Friday, September 28, 2012

Banks reject Kingfisher loan demand; SBI Caps to draw up fresh revival plan


Turning down a request for Rs.200-crore working loan by Kingfisher, the State Bank of India-led lenders consortium, on Thursday, asked SBI Capitals to chalk out a fresh revival plan for the cash-strapped airline in the next 2-3 weeks.
Kingfisher Chairman Vijay Mallya made a presentation at a meeting with lenders in Bangalore on Thursday, the first such meeting after the government’s policy decision to allow foreign airlines to invest in domestic carriers.
According to the lenders, Mr. Mallya did not offer any concrete revival plan as he could not commit on equity infusion by the promoters.
An official from a public sector bank said the lenders turned down a request from Mr. Mallya for an immediate working capital loan of Rs.200 crore. Since January, the airline has not been servicing its Rs.7,000-crore bank debt.
The official said the lenders had asked SBI Capitals to make a new revival plan, the third one, for the airline in the next 2-3 weeks.
Though the company suggested a second debt restructuring, nothing was finalised, a source said.
When asked whether banks were open to a second CDR in two years, the source said that would depend on the SBI Caps’ proposal.
The meeting comes amidst reports of the airline talking to prospective foreign airlines to offload its stake.
At the last meeting on September 3 in Mumbai, the bankers had demanded that Mr. Mallya should make the revival plan. This is the third time that SBI Caps has been asked to prepare a rejig exercise for the airline.
In 2010, it had made a debt recast plan for the airline, and, in November that year, its Rs.6,500-crore worth loan was recast.
Earlier this year, SBI Caps was asked to make another revival plan.
Meanwhile, the Bombay Stock Exchange, on Thursday, halved its circuit limits on shares of Kingfisher Airlines and group firm United Breweries Holdings, capping their maximum movement in a day at 5 per cent and 10 per cent, respectively.

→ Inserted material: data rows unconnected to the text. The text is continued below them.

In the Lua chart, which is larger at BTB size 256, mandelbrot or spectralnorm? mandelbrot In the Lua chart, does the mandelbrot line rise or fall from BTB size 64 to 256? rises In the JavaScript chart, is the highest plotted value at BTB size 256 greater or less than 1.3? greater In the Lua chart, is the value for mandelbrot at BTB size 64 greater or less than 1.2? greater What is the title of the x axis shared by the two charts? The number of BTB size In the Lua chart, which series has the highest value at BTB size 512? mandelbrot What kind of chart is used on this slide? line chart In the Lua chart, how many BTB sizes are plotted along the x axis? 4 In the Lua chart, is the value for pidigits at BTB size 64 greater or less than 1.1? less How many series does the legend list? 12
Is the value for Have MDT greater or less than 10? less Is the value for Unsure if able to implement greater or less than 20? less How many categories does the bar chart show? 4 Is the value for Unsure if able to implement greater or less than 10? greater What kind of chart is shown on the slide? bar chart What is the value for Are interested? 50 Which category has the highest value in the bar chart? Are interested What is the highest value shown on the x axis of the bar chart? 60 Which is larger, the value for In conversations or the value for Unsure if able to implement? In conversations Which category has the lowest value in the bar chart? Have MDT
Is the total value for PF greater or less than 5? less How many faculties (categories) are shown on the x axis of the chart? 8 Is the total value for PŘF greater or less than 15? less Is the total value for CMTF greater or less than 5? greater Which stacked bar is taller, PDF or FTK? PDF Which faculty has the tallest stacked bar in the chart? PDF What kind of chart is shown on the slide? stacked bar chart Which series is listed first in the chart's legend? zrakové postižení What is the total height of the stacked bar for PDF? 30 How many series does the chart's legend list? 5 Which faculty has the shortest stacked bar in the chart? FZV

The proposed changes, announced by the BSE through a circular and will be effective from Friday, follow a sharp rally in the share prices of the two companies in the past few days.
Earlier, Kingfisher shares were allowed an upward or downward movement of 10 per cent in a day, while the circuit filter limit for the group’s holding firm United Breweries (Holdings) was 20 per cent.
The exchanges generally lower the circuit filter of a stock as part of their surveillance mechanism to avoid excessive movement in the share price. Kingfisher shares, on Thursday, rose by 8.03 per cent to close at Rs.16.96 on the BSE, after touching an intra-day high of Rs.17.18 - its highest level in a month. The stock had gained 9 per cent on Wednesday as well, after Mr. Vijay Mallya said the air carrier was in talks with foreign airlines for possible stake sale.
UB Holdings had also gained nearly 11 per cent on Wednesday, although its share price settled only 1.85 per cent higher at Rs.146.05 in Thursday’s trade. Earlier in the day, UB Holdings had risen to as high as Rs.155.85 — its highest level in a year. While Kingfisher shares have been rallying sharply in the last couple of weeks, shares of other group companies have been on an uptrend for much longer period, largely on reports and speculations about stake sale in various businesses.
The National Stock Exchange and the BSE have also sought clarifications from Kingfisher Airlines on reports that the carrier is in talks with foreign entities and domestic investors for stake sale.
Both bourses in separate notices on Thursday said they were awaiting the response from Kingfisher.